- **Questions to answer**
A. Answer these questions using the forum post about a marriage:
(i) For how many years did the couple live together before marrying?
(ii) To what kind of place was the husband transferred about two years ago, and in what region?
(iii) Which four changes has the husband made since he lost his job?
B. Write the next part of the forum post about a marriage, picking up after its final sentence.

# He didn't want any, I did, not he wants it and I don't?



## Mittens (Jan 9, 2010)

Alright, so a little background...
H and I have been together for almost 4 years, married since October, but we lived together for 3 years previously so it wasn't a huge adjustment or anything. Outside the bedroom we have an amazing relationship / marriage - he is my best friend and makes me laugh and smile every day.
I truly am lucky in so many ways to be fortunate enough to have such a great relationship.

Hubby was transferred to a remote oil town in Northern Alberta about 2 years ago and it was very isolating / un-welcoming, etc etc. We got through it, but shortly afterwards he lost his job and became depressed.

While he was depressed he didn't really have a sex drive, and I most definitely did. I did lingerie, nice dinners, sex games, hitting the adult store for vibrating tongue ring, head cream, etc etc etc to no real avail.. or not more than once a month avail..
He had taken up drinking and developed some nasty, hurtful habits while doing so...

So finally I had just given up trying and was sick of getting rejected.

Fast forward about 8-9 months, and H gets laid off. 

Hubby has quit drinking, started working out, worked on anger management, being more positive, and outside the bedroom we have been getting along better than we have in the past 2 years. Honestly, even with him being laid off, we laugh all the time, get enjoyment out of ordinary, every-day things, go out and have an amazing time. I don't remember the last time we had an argument and we have never been the bickering type. We are very much all about just talking things out in a constructive manner. 

Hubby has lately started hinting at wanting to have sex, or making comments about he ______ and he must need sexual release, etc etc... (hinting he wants to have sex)

Only problem is - I have absolutely no urge to sleep with him.
I don't really want to be cuddled all that much, and not really even into kissing at the moment....

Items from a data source
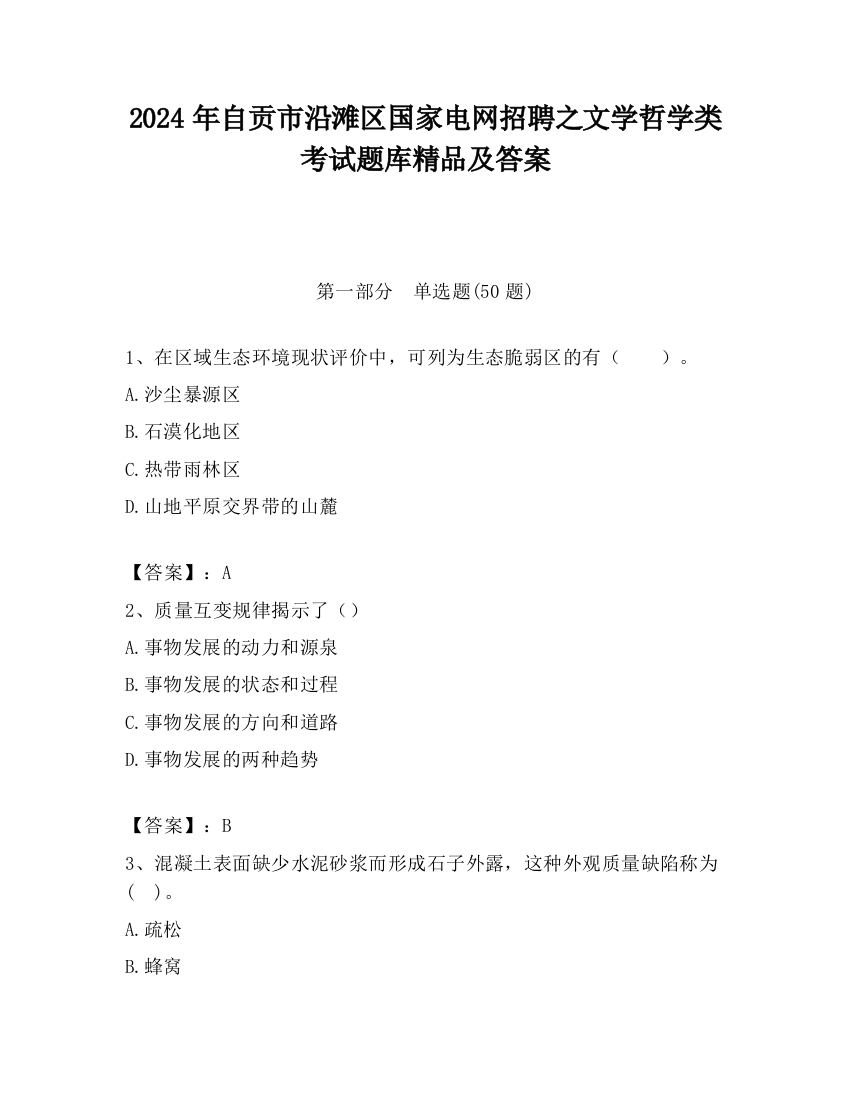 2024 年自贡市沿滩区国家电网招聘之文学哲学类考试题库精品及答案

第一部分　单选题(50 题)

1、在区域生态环境现状评价中，可列为生态脆弱区的有（　　）。

A.沙尘暴源区

B.石漠化地区

C.热带雨林区

D.山地平原交界带的山麓

【答案】：A

2、质量互变规律揭示了（）

A.事物发展的动力和源泉

B.事物发展的状态和过程

C.事物发展的方向和道路

D.事物发展的两种趋势

【答案】：B

3、混凝土表面缺少水泥砂浆而形成石子外露，这种外观质量缺陷称为(　)。

A.疏松

B.蜂窝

- **Answer set**
A.
(i) Three years.
(ii) A remote oil town in Northern Alberta.
(iii) He quit drinking, started working out, worked on anger management, and has been more positive.

B.
I have no idea what happened.

I'm just 'blah'... I normally have a super high sex-drive, so it's really strange. Not to mention I am absolutely and completely in-love with my husband, I just have no urge for physical contact in a sexual way...

I should mention in a lot of ways we are sexually un-compatible(ish).
Meaning - He's fairly straight to the point, plain-jane, vanilla kind of sex, although it is still *absolutely fantastic*when it happens, albeit without much or any lead-up really, and I am more into passion, his assertiveness, give and take, dominance / submissive, etc etc....

To his defense also, I have never really told him other than some comments when we first got together about what I actually like sexually, as he never really paid attention I just stopped saying anything...

I'm just not really sure what is going on with me..

Him and I are pretty in-tune with eachother and especially the past few days / week he keeps asking me what's going on, what's wrong, and I can tell he's starting to get a little frausterated because the only response I have for him is the truthful one of - "I honestly, really don't know".

Is there anyone out there that has had similar situation(s) and could offer advice?


----------



## Ted (Mar 2, 2009)

I can't say that I went through the same situation other than my wife had depression and that and the meds for it really lowered her libido for a time.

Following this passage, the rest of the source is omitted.